Dhanada K Mishra, Hong Kong, 8 May 2026
On 24 April 2026, a striking and sobering statistic circulated on news feeds across India: 95 of the world’s 100 hottest cities were located within the country’s borders. In Uttar Pradesh, Prayagraj, Moradabad, Ghazipur and Varanasi touched 44°C. Cities in Odisha — Balangir, Raurkela and Talcher — registered the same scorching temperature. Maharashtra, Telangana, Bihar and Madhya Pradesh were not far behind. For the millions of people living in these cities — workers on construction sites, students in classrooms, families without air conditioning — this was not a data point. It was a daily ordeal.
Er. Manoranjan Mishra, Engineer-in-Chief (Retd) of the Government of Odisha, frames the stakes precisely: “A built environment is more important than the building itself. The current heatwave, with temperatures up to 44°C across 95 of the world’s 100 hottest cities in India, serves as a warning that the built environment is now our most critical frontline defense.” That frontline, across much of urban India, is cracking under pressure it was never designed to withstand.

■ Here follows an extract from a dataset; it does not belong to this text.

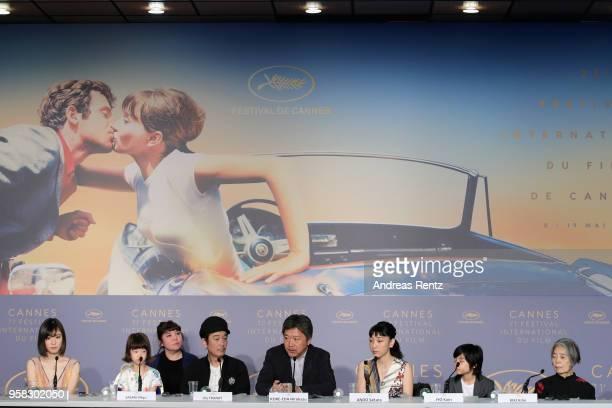 Mayu Matsuoka Miyu Sasaki Lily Franky Hirokazu Koreeda Sakura Ando Jyo Kairi and Kirin Kiki attend the press conference for Shoplifters during the...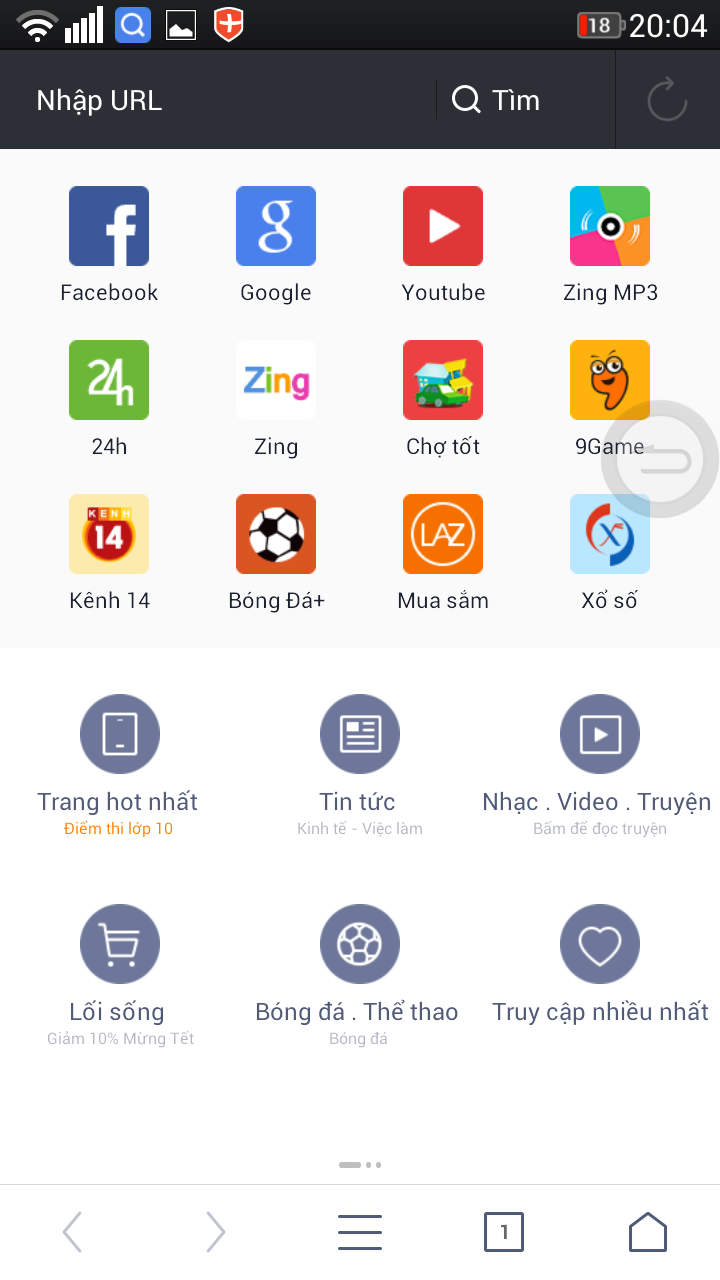 Uc browser 10 6 0 - Tải uc browser android miễn phí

ENSO, a warming planet and India’s double threat
India’s April 2026 heatwave did not arrive in isolation. The India Meteorological Department (IMD) has already warned of a below-normal southwest monsoon this year, citing the likely development of El Niño conditions by mid-2026. El Niño — the warm-ocean phase of the El Niño–Southern Oscillation (ENSO) cycle — historically weakens India’s monsoon, which delivers nearly 70% of the country’s annual rainfall. A weaker monsoon means drought risk for agriculture, tighter water supplies, and power grids already strained by record peak demand.
What makes this doubly alarming is that El Niño now operates on top of a rising global temperature baseline. Climate scientist Dhrubajyoti Samanta, associate editor of Geophysical Research Letters and a member of UN Ocean Decade and CLIVAR panels, warns: “It is not just about whether we are on El Niño or La Niña anymore, it is about how fast conditions swing between extremes, and how those swings amplify flood and storm risks.” For India, this means the country faces a sequence of compound hazards: extreme heat now, a potentially weaker monsoon through the summer, and then heavier, more erratic rainfall events during and after the ENSO transition, each one stressing infrastructure that was designed for a gentler climate.
India’s peak power demand surged to approximately 256 gigawatts on 25 April 2026, as millions simultaneously turned up fans and coolers, and several states adjusted school timings or ordered temporary closures as classrooms became unsafe during afternoon heat. These are not marginal inconveniences; they are signals that urban infrastructure is already operating near the edge of its design limits.
The urban heat island: a crisis of design
A large part of India’s heat crisis is a man-made problem layered onto a natural one. Meteorologists have linked the intensity of this heatwave partly to the urban heat island (UHI) effect, where dense concentrations of concrete, asphalt, metal roofing and minimal green cover trap and re-radiate solar energy long after sunset. Even in normal years, major Indian cities record nighttime temperatures 3°C to 5°C above surrounding rural areas because of this effect.
Er. Mishra puts the design challenge directly: “What actively traps heat through the Urban Heat Island effect is to be considered toward an approach to urban design… prioritizing blue-green infrastructure, we can have spaces that naturally mitigate extreme temperatures.” Addressing UHI is no longer an aesthetic or environmental luxury; it is a public health and structural imperative. Surfaces that hold heat damage road bitumen, warp rail tracks, stress electrical cables and degrade building materials — compounding the physical toll of the storm or heatwave itself.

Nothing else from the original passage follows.